The paper proposes a novel framework for speech‑based emotion recognition that combines tools from topological data analysis (TDA) with conventional machine‑learning classifiers. Instead of extracting a suite of acoustic descriptors (pitch, MFCCs, energy, etc.), the authors treat each raw audio waveform as a piecewise‑linear function and compute a single scalar descriptor—persistent entropy—derived from the lower‑star filtration of the function.

The methodology proceeds as follows. First, each audio signal from the RAVDESS corpus (24 actors, 60 utterances per actor, 8 emotion categories, 1 440 recordings) is uniformly down‑sampled from roughly 197 k points to 10 k points to keep the computational cost of persistent homology manageable while preserving the overall shape of the waveform. A tiny amount of imperceptible noise is added to guarantee that no two samples share the same amplitude, a prerequisite for the lower‑star filtration. The lower‑star filtration orders the vertices by their function values and builds a nested sequence of simplicial complexes; from this filtration the 0‑dimensional (connected components) and 1‑dimensional (loops) persistence barcodes are extracted.

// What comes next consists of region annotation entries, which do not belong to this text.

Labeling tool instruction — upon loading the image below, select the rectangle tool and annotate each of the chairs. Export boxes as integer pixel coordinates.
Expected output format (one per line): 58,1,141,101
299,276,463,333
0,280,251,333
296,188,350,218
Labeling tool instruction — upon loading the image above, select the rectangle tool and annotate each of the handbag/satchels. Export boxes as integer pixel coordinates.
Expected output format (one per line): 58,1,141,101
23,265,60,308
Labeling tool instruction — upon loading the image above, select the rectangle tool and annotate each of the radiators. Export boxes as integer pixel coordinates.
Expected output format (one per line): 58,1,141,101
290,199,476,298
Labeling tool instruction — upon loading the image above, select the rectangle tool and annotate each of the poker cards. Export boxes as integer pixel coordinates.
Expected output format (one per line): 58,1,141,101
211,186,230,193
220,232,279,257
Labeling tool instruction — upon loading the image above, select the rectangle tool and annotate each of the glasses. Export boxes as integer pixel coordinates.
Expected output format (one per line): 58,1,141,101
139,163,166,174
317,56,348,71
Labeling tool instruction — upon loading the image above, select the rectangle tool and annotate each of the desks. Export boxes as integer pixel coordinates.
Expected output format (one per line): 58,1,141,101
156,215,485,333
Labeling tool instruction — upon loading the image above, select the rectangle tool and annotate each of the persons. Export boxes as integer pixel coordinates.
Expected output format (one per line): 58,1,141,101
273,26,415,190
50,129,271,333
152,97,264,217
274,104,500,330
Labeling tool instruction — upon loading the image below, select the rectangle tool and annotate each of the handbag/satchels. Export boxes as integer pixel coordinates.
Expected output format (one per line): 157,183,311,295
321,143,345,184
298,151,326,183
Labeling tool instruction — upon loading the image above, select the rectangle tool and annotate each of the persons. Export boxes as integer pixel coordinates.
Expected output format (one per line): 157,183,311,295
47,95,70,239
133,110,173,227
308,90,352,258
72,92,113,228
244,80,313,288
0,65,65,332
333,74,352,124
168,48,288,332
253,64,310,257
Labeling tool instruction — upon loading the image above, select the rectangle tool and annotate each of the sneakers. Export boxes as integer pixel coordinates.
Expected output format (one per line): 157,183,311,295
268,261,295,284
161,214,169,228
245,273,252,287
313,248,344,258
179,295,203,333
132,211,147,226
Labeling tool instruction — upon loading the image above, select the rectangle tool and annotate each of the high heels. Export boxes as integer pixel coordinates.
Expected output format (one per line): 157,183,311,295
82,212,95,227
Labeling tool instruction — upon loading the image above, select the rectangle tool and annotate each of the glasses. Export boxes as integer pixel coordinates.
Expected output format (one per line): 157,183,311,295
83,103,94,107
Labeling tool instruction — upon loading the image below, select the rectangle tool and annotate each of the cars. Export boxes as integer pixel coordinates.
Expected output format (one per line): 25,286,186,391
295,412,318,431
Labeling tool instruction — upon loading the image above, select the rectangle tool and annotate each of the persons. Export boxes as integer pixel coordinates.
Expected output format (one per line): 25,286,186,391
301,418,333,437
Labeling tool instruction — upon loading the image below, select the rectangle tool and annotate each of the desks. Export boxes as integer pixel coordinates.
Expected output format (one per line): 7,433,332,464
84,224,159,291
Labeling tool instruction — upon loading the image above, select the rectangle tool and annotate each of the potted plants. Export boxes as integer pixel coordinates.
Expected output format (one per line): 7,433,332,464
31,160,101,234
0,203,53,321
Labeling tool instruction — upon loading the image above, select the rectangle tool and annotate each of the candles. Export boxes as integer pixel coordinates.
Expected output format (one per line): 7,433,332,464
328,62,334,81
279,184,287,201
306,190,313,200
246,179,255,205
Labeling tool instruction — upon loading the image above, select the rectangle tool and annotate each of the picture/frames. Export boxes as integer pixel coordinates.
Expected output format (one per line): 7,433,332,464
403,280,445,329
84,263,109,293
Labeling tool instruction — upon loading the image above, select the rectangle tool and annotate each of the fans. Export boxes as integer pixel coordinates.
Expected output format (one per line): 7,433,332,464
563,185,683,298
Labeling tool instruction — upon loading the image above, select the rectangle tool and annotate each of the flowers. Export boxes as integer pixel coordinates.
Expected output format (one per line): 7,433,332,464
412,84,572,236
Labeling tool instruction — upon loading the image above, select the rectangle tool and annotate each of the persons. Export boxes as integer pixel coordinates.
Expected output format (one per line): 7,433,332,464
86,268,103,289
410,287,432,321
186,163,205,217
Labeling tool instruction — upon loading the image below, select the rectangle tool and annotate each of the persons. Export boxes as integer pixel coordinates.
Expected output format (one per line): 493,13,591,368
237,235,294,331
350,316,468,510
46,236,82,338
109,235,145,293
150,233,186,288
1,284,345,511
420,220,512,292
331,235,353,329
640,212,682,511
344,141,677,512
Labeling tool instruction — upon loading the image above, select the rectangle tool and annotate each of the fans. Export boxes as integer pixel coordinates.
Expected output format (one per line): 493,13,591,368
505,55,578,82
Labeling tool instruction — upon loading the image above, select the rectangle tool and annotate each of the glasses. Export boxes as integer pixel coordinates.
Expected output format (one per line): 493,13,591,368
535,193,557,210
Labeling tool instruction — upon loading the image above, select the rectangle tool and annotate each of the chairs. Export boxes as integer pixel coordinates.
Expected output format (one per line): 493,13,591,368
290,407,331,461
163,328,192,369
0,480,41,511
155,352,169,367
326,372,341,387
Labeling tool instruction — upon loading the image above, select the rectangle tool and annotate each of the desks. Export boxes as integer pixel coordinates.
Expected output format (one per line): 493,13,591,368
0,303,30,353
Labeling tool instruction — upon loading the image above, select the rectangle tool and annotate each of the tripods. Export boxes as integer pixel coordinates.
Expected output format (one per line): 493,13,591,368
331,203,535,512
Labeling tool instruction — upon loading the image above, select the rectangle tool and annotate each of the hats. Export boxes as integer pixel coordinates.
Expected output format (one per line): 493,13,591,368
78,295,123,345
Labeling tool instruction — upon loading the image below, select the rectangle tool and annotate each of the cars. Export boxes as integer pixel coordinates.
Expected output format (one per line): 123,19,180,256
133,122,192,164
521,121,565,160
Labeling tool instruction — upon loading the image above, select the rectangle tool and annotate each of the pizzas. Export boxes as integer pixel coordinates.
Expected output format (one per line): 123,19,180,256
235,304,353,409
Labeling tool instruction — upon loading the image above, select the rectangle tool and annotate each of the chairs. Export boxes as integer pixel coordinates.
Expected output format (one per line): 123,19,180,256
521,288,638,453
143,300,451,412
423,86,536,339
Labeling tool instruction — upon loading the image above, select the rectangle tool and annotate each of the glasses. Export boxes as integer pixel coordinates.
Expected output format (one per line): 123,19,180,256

Persistent entropy is then calculated by normalising each barcode interval length (l_i) to a probability (p_i = l_i / \sum_j l_j) and applying the Shannon entropy formula (E = -\sum_i p_i \log p_i). This single number summarises the distribution of birth‑death pairs in the barcode and, thanks to the stability theorem for persistent entropy, is robust to small perturbations of the signal.

These entropy values are fed to a support vector machine (SVM). The authors test three kernels—linear, polynomial, and Gaussian (RBF)—and select the one delivering the highest cross‑validation accuracy. Three experimental configurations are examined.

1. Naïve single‑value approach: each recording is represented by its own entropy value. Using a linear kernel, the classifier achieves only 20.3 % accuracy, confirming that a one‑dimensional embedding cannot capture the multi‑faceted nature of emotional expression.

2. Actor‑averaged vector approach: for each emotion, the 24 entropy values produced by the 24 different actors are concatenated into a 24‑dimensional feature vector. With a Gaussian kernel, the SVM reaches over 92 % accuracy (training on 40 vectors, testing on 20). This result demonstrates that aggregating across speakers mitigates individual variability and yields a discriminative representation.

3. Sex‑aware analysis: the authors compute Pearson correlation matrices for entropy values within male and female subsets. Correlations are moderate among same‑sex recordings but low across sexes, suggesting that gender‑specific models could further improve performance.

Box‑plots of entropy by emotion reveal substantial overlap among categories, indicating that entropy alone cannot separate emotions cleanly. However, the plots also show consistent peaks within each gender, hinting at systematic patterns that could be exploited.

The paper concludes that persistent entropy provides a compact, noise‑stable descriptor of speech waveforms, but its discriminative power is limited when used in isolation. Multi‑dimensional representations (e.g., vectors of actor‑specific entropies) are necessary for high‑accuracy classification. The authors propose several avenues for future work: (i) learning directly from persistence barcodes using deep neural networks or kernel methods tailored to barcode similarity, (ii) integrating visual cues (facial expressions, gestures) for multimodal emotion recognition, and (iii) developing gender‑ or speaker‑adapted models to exploit the observed correlation structure.

Overall, the study introduces a fresh topological perspective to affective computing, showing that while topological summaries alone are insufficient, they can complement traditional acoustic features and open new research directions in robust, low‑dimensional emotion representation.